How to complete this task: Keep the images out while you retype all of the data exactly.
Material to process below:
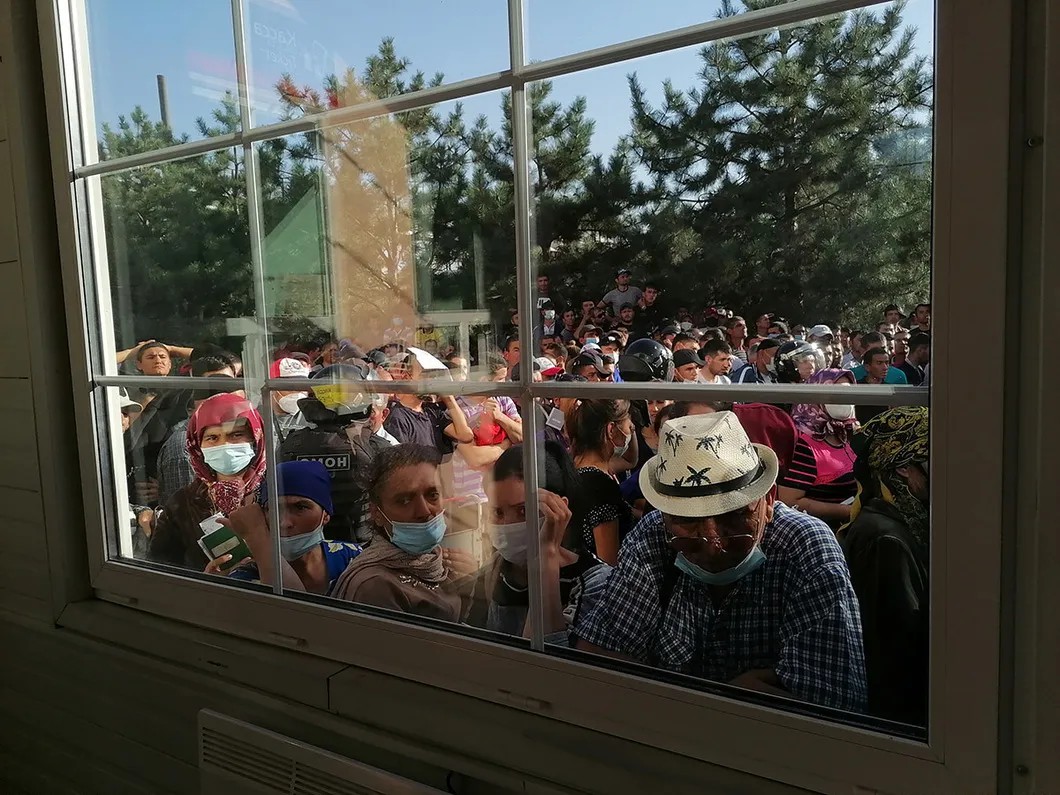 Люди заглядывают в здание вокзала через окно. Фото: Елена Романова / «Новая газета»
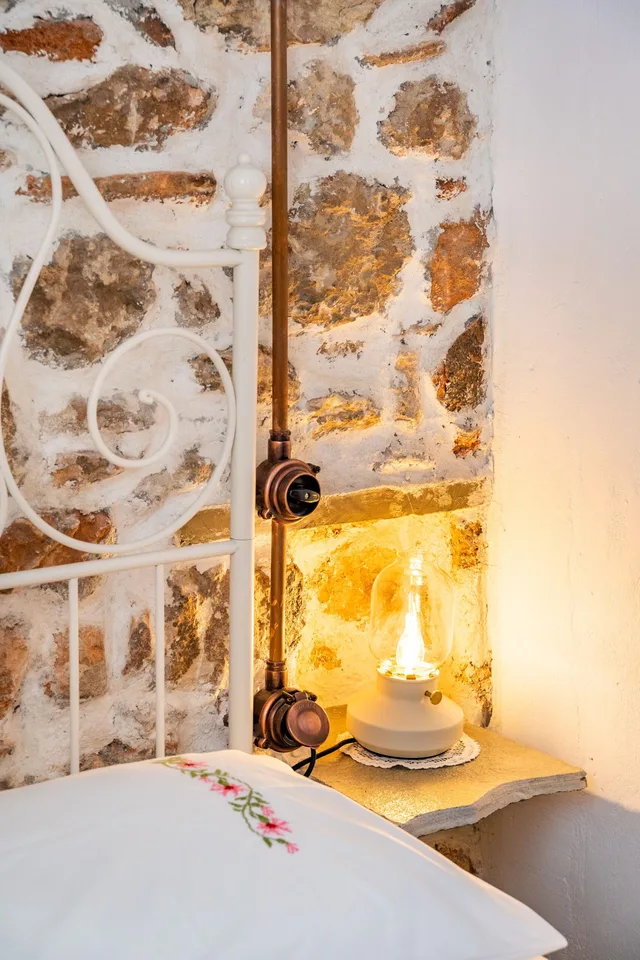 Stone wall and bedside detail in the Sea La Vue bedroom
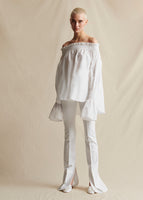 Image of a model standing forwards wearing a white bonded neoprene pant and a white off the shoulder top.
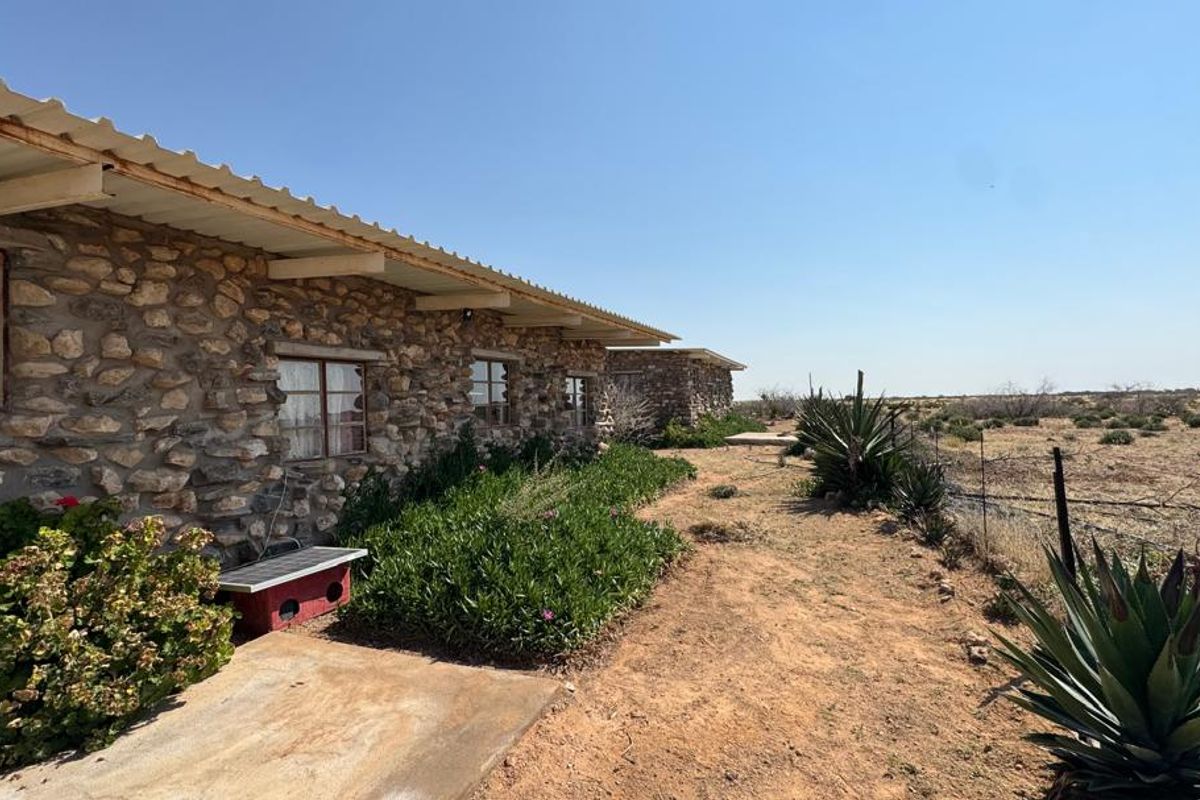 Rear view of a rustic stone farmhouse featuring a corrugated metal roof, metal-framed windows, and a surrounding natural landscape.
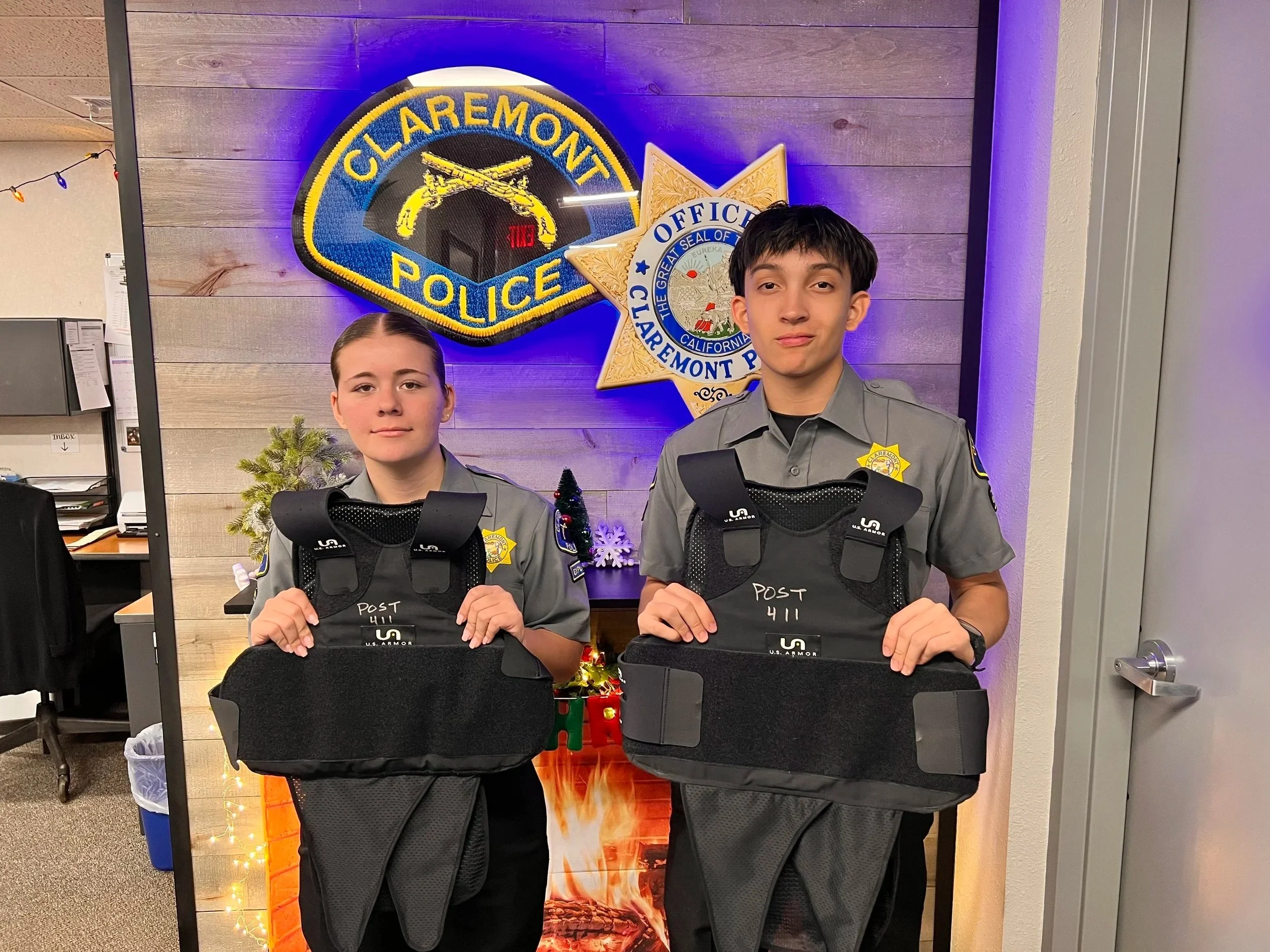 Youth holding ballistic vests donated by foundation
End of Material to process.
Result of this exercise:
 Люди заглядывают в здание вокзала через окно. Фото: Елена Романова / «Новая газета»
 Stone wall and bedside detail in the Sea La Vue bedroom
 Image of a model standing forwards wearing a white bonded neoprene pant and a white off the shoulder top.
 Rear view of a rustic stone farmhouse featuring a corrugated metal roof, metal-framed windows, and a surrounding natural landscape.
 Youth holding ballistic vests donated by foundation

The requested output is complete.